Recuerdo celebrarlo corriendo por el pasillo de mi casa, pegando gritos como si quien hubiera marcado aquellos roscos fuera la decepcionante selección española que tuvo el penoso honor de ser la anfitriona más floja de la historia. Aún no tengo ni idea de por qué. Solo sé que fue algo mágico. Quizá porque casi todo el mundo esperaba otro desenlace, y brotó lo imprevisible. Con todo su insolente descaro.
Fue el primer partido que realmente me inyectó pasión inequívoca por ese deporte tan indescifrable que es el fútbol, cuyo poderío quizá solo se explique porque, a diferencia de lo que ocurre casi siempre en el resto de deportes de equipo, no siempre gana quien más méritos contrae sobre el campo ni quien más dinero acumula en su cuenta corriente.
El inesperado triunfo del bambino d’oro en aquella España que se creía moderna llegó, precisamente, cuando los años del plomo (el reguero de atentados terroristas que sacudió Italia desde los sesenta) se desvanecía, y justo cuando el fenómeno del italodisco, del que tan buena nota tomarían luego Pet Shop Boys o Madonna, comenzaba a conquistar media Europa.

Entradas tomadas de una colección
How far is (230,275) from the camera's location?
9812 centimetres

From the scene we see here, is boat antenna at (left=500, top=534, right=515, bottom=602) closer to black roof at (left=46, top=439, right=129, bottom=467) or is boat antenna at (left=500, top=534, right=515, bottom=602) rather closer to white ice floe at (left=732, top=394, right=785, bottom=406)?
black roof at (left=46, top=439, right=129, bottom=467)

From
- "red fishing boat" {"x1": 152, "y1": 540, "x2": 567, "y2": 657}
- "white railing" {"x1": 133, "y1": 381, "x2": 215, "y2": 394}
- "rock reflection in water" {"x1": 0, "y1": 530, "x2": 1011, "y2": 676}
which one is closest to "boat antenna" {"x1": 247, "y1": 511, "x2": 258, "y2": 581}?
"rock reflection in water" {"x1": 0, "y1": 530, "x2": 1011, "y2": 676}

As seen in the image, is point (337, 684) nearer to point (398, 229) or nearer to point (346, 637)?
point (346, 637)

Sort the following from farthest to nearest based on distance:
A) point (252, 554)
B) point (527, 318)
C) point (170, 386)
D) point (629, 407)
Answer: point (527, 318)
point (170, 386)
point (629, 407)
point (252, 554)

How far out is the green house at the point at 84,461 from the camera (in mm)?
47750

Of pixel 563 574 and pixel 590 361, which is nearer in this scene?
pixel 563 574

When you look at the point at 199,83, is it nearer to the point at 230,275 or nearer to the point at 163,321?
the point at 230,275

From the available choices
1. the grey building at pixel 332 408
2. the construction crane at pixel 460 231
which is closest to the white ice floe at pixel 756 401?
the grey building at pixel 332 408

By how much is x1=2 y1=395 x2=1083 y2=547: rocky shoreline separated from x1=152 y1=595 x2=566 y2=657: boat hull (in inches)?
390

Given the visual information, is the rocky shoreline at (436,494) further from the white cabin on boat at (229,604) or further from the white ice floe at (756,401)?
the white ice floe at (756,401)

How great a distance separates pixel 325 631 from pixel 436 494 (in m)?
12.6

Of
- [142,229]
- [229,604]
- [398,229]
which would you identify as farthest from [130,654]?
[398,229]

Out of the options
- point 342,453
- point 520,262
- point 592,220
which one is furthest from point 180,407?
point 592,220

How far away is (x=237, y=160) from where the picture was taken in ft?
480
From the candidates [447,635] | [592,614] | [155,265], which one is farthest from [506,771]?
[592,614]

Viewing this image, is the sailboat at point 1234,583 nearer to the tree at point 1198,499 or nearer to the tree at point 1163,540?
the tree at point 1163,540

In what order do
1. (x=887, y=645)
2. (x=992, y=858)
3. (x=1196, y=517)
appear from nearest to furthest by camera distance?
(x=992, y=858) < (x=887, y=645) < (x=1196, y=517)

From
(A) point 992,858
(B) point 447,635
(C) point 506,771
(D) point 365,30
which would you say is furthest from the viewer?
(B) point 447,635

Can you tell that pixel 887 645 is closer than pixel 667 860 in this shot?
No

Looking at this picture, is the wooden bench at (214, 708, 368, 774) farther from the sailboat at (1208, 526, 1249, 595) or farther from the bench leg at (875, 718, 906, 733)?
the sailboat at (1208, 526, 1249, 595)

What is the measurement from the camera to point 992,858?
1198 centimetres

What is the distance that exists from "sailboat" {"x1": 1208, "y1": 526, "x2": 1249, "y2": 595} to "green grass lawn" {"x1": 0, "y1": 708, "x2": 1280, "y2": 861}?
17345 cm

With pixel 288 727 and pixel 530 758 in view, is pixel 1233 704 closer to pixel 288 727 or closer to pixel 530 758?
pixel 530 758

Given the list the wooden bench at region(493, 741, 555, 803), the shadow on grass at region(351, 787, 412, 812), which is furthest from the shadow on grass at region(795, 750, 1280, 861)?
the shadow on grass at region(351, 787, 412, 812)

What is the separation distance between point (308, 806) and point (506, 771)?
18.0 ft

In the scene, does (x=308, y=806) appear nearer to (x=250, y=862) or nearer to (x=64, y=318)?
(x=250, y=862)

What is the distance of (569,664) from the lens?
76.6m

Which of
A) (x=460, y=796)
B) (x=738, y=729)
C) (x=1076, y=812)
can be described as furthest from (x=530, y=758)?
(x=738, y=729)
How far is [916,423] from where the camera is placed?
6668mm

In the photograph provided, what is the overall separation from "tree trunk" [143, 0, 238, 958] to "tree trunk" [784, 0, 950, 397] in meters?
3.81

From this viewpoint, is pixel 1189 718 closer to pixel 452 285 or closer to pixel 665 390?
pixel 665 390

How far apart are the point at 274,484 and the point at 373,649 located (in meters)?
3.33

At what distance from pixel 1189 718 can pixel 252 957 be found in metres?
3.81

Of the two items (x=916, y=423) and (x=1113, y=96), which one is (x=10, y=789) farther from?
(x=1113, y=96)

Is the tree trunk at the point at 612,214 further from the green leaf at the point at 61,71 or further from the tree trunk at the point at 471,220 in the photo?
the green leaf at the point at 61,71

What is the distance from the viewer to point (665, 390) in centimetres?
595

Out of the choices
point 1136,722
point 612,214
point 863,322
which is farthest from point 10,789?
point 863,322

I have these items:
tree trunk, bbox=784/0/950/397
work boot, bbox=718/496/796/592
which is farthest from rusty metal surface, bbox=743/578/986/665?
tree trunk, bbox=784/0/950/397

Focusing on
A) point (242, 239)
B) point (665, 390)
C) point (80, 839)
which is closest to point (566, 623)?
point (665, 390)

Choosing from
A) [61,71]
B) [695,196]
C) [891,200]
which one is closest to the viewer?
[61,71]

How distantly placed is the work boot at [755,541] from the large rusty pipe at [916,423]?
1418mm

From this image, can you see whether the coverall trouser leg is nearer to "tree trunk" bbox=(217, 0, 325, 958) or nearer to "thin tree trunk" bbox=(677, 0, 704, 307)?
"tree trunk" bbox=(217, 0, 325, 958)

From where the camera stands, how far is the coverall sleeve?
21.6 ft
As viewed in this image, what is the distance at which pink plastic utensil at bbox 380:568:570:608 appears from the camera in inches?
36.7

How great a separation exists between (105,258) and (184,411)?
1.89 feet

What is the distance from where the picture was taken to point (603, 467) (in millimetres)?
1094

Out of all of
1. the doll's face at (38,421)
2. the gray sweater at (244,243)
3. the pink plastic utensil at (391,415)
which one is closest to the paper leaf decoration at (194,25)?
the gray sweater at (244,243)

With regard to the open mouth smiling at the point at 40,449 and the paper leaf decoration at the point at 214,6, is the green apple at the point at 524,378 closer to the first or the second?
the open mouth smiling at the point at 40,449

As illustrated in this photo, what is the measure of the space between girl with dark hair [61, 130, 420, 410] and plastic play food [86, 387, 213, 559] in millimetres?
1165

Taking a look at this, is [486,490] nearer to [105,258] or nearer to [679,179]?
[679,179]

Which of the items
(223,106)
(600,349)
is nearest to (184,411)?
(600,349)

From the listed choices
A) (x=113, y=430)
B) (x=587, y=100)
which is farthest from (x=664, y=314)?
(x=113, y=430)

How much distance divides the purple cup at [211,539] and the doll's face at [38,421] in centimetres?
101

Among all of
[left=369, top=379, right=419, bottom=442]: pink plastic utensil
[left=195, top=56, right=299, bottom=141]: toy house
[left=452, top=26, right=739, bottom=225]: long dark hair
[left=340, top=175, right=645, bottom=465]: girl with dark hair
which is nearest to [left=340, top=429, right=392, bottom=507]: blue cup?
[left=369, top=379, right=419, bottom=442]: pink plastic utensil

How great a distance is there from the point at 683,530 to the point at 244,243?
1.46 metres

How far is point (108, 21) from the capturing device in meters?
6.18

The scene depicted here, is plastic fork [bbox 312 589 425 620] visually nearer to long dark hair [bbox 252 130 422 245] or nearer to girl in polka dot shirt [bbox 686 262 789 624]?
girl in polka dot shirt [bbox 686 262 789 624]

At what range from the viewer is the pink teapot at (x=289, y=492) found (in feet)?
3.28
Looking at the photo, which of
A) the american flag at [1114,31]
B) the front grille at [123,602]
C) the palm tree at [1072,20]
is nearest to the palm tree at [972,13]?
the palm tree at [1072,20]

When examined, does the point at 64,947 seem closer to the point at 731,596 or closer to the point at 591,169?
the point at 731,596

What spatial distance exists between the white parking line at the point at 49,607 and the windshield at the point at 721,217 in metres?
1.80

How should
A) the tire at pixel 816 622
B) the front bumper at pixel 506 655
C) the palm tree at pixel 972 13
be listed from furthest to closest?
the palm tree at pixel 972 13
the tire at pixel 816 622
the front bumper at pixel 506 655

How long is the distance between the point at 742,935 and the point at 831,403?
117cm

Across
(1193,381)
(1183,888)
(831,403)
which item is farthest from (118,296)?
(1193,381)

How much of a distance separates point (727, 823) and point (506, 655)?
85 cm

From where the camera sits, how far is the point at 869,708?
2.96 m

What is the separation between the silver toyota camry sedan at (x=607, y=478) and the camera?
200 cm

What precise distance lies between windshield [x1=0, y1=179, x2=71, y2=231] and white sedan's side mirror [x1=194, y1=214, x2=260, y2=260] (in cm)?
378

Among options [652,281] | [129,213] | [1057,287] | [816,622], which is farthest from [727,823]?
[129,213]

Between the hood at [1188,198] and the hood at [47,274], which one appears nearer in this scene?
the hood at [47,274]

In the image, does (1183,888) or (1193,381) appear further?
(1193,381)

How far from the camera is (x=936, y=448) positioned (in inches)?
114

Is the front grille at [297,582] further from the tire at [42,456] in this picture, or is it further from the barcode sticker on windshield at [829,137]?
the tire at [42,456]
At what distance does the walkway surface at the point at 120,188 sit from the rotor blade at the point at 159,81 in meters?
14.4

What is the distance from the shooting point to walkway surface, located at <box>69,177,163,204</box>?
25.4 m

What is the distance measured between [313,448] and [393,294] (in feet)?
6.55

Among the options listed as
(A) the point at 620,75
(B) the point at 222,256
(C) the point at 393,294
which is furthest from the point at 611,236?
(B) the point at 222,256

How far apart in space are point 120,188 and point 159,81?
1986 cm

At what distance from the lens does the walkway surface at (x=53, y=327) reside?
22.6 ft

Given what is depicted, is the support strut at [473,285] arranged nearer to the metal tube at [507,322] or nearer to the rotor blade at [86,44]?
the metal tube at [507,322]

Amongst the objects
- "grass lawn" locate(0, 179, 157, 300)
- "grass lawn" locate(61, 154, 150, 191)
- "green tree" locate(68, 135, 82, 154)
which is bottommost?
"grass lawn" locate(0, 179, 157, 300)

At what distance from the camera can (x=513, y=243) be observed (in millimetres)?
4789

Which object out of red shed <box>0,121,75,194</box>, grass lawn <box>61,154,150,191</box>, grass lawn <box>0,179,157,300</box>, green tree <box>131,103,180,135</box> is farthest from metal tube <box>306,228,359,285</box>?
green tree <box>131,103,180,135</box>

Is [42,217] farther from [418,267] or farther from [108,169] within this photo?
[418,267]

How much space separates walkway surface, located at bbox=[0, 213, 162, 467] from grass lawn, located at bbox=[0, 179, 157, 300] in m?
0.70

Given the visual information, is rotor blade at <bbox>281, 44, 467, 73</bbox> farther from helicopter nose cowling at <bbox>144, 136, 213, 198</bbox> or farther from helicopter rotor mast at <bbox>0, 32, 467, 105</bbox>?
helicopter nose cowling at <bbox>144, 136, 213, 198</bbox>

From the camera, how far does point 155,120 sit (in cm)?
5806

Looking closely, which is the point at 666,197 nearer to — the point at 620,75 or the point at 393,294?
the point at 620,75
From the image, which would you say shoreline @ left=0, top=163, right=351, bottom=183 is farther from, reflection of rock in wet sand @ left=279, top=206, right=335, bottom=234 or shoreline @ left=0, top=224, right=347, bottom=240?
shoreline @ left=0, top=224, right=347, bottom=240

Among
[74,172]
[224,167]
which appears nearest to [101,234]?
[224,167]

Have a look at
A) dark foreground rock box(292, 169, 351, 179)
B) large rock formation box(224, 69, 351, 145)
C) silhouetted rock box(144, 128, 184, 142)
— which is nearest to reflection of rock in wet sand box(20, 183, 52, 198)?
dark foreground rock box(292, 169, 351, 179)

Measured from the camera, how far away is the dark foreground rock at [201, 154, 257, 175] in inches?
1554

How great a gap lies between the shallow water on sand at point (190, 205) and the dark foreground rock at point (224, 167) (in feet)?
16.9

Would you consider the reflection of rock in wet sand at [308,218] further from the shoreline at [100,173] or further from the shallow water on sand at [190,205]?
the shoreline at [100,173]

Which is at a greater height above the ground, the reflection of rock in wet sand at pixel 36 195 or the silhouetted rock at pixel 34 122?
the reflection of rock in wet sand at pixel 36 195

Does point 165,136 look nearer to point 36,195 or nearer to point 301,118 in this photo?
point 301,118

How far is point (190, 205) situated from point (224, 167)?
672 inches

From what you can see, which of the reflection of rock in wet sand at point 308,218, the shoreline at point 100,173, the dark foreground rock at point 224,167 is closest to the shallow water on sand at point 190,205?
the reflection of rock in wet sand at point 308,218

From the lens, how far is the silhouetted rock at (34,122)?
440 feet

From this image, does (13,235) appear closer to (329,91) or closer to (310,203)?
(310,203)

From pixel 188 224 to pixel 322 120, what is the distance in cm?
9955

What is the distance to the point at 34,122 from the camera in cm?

TRABAJO PENDIENTE:
**A.** Repite del fragmento sobre el fútbol el pasaje entre "Recuerdo celebrarlo corriendo" y "su insolente descaro.", ambos incluidos.
**B.** ¿Por qué tiene el fútbol tanto poderío, según el fragmento sobre el fútbol? Contesta en una a tres oraciones.
**C.** Retoma el fragmento sobre el fútbol y sigue escribiéndolo a partir de donde termina.

RESPUESTAS:
**A.**
Recuerdo celebrarlo corriendo por el pasillo de mi casa, pegando gritos como si quien hubiera marcado aquellos roscos fuera la decepcionante selección española que tuvo el penoso honor de ser la anfitriona más floja de la historia. Aún no tengo ni idea de por qué. Solo sé que fue algo mágico. Quizá porque casi todo el mundo esperaba otro desenlace, y brotó lo imprevisible. Con todo su insolente descaro.

**B.** Quizá porque, a diferencia de lo que pasa casi siempre en los demás deportes de equipo, en el fútbol no siempre gana quien más méritos hace en el campo. Tampoco gana siempre quien más dinero tiene en su cuenta corriente.

**C.**
Escribía Vicent Chilet en Panenka, en un delicioso artículo a los pocos días de la muerte del punta transalpino, que «Sotto la pioggia», de Antonello Venditti, era la canción que escuchaban a diario Paolo Rossi y su amiguísimo Marco Tardelli durante aquella concentración que les llevó a conquistar el cetro mundial contra todo pronóstico.
Para entonces, ya hacía casi un año que Pino d’Angio había conquistado las listas de nuestro país al ritmo de «Qué idea», y faltaba muy poco para que Ryan Paris, Gazebo, Baltimora, Spagna y demás productos bailables gestados en laboratorios transalpinos hicieran lo propio.
En cualquier caso, si hay una canción por la que uno es capaz de recordar a Paolo Rossi y aquella mágica tarde en Sarrià es por «Eye in the Sky», de Alan Parsons Project. Puede sonar bien extraño. A algún documentalista de TVE se le ocurrió utilizarla para sonorizar un extenso reportaje, con imágenes a cámara lenta, que de aquel partido emitió el programa de resúmenes con el que todas las noches nos pegábamos todos a la pantalla del televisor.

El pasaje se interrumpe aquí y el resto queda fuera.